Text |
— begin —

While international markets grappled with trade tensions, geopolitical risks and shifting monetary expectations, India continued to demonstrate resilience, supported by strong macro fundamentals, steady policy direction and robust domestic capital flows. This divergence has become increasingly evident and reinforces our conviction in India’s long-term growth trajectory.
Macroeconomic Resilience and Growth Momentum -
India’s economy saw a strong rebound in 2025, with real GDP growth rising to 8.0% in the first half of FY25 -26, up from 6.1% a year earlier. Growth accelerated from 7.8% in Q1 to 8.2% in Q2, marking a clear recovery after moderation in FY24- 25. Nominal GDP growth also remained robust at around 9%, reflecting sustained economic momentum
RBI’s Monetary Easing -
The RBI’s Monetary Policy Committee delivered a 25 bps cut in the repo rate, bringing it down to 5.25%, while maintaining a neutral policy stance. With this move, the central bank has reduced rates by a cumulative 125 bps during CY2025, reflecting confidence in India’s inflation trajectory. CPI inflation fell sharply to multi-year lows of around 0.25% in October 2025, driven largely by a steep correction in food prices, before inching up to 0.71% in November. Inflation has remained well below the RBI’s 4% target, prompting the central bank to lower its FY26 inflation forecast to 2.0%, underscoring a prolonged phase of price stability despite global volatility.
FII & DII Activity -
FIIs were predominantly net sellers in the Indian equity market during Q3 FY26. Across October to December 2025, FIIs continued their cautious stance, with repeated net outflows attributed to global risk aversion, higher global interest rates, and portfolio reallocations away from Indian equities. FIIs recorded net selling in November, with cumulative outflows reported in the range of ~₹17,000–₹18,000 crore during the month as they trimmed positions amid global uncertainties December 2025 also showed FII as net sellers with Net Sell of `26,908 crore.

— end —

(Collection entries)

— begin —

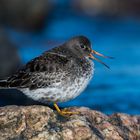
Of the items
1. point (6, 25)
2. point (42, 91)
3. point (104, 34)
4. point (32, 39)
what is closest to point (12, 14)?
point (6, 25)

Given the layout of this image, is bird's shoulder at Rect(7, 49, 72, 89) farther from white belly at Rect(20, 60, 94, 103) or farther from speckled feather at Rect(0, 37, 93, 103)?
white belly at Rect(20, 60, 94, 103)

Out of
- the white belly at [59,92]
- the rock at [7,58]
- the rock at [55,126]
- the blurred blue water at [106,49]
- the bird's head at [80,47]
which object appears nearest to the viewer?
the rock at [55,126]

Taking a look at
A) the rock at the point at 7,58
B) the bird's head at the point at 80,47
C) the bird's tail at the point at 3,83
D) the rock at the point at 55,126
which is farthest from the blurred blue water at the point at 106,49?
the rock at the point at 55,126

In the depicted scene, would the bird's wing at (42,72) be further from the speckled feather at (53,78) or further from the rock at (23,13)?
the rock at (23,13)

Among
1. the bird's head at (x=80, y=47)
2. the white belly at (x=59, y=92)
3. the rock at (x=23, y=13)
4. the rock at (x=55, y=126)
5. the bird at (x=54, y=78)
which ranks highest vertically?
the rock at (x=23, y=13)

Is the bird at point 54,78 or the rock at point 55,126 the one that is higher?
the bird at point 54,78

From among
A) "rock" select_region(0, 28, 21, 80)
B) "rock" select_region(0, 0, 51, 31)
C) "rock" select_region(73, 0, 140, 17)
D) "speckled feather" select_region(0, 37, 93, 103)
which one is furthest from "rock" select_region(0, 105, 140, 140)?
"rock" select_region(73, 0, 140, 17)
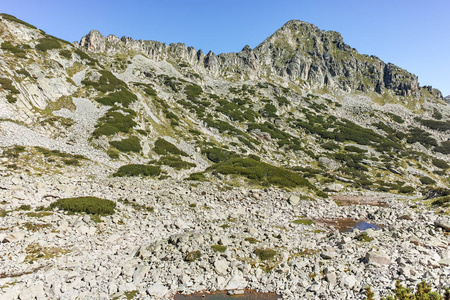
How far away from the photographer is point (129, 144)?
45531 millimetres

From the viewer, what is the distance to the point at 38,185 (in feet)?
72.6

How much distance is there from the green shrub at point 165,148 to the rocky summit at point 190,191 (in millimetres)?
224

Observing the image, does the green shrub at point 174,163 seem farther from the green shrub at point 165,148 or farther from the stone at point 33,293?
the stone at point 33,293

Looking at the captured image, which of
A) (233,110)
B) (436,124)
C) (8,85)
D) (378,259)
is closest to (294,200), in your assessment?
(378,259)

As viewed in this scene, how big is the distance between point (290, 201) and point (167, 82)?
8005 centimetres

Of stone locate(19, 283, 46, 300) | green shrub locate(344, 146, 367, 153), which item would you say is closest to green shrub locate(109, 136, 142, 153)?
stone locate(19, 283, 46, 300)

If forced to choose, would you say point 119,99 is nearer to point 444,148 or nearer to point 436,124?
point 444,148

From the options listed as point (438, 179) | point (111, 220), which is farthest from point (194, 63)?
point (111, 220)

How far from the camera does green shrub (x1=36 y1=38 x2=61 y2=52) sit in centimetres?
6399

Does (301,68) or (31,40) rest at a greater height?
(301,68)

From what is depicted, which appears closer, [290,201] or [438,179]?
[290,201]

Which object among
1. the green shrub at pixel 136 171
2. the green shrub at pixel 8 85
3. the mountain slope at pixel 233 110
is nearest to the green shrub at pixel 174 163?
the mountain slope at pixel 233 110

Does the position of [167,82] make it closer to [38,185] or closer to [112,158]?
[112,158]

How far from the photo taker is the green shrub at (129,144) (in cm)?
4356
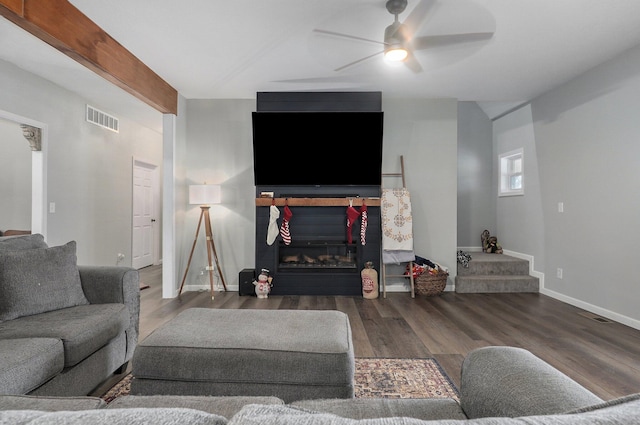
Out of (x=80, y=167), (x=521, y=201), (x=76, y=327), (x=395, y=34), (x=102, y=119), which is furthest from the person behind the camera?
(x=521, y=201)

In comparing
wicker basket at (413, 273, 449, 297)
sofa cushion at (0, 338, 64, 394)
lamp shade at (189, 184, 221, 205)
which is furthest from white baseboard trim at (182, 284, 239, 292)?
sofa cushion at (0, 338, 64, 394)

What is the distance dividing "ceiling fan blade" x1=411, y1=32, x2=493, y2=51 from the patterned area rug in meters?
2.65

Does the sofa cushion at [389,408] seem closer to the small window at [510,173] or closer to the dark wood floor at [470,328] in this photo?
→ the dark wood floor at [470,328]

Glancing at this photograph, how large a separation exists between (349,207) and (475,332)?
194 cm

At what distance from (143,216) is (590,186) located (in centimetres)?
669

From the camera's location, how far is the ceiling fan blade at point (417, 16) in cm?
244

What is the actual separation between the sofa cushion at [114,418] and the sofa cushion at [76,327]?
4.84 feet

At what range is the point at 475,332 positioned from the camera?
2.99 m

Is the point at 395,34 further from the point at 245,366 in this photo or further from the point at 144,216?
the point at 144,216

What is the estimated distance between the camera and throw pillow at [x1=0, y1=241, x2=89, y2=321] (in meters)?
1.89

— end —

Exercise task | Pick up the commentary on India's economy and markets right after its last sentence, and keep writing in the same style.

Result for this task |
GST Developments & Rationalisation -
During Q3 FY26, GST 2.0 reforms aided economic activity through rate rationalisation and simplified tax slabs. Lower taxes on consumption goods supported demand in FMCG, durables, and manufacturing.. GST collections remained strong at over ₹1.70 lakh crore per month, indicating steady growth and continued formalisation of the economy.
Q3FY26 Earning Preview & Market Implication -
Overall, Q3 FY26 earnings are expected to remain steady with a positive domestic bias, supported by resilient consumption and sustained capex momentum. Banking and financials are likely to report healthy profit growth on the back of strong credit expansion and stable asset quality. Capital goods, infrastructure and defence companies should benefit from robust order inflows and execution momentum. Autos and select consumer discretionary stocks are expected to see volume-led recovery aided by festive demand and easing inflation.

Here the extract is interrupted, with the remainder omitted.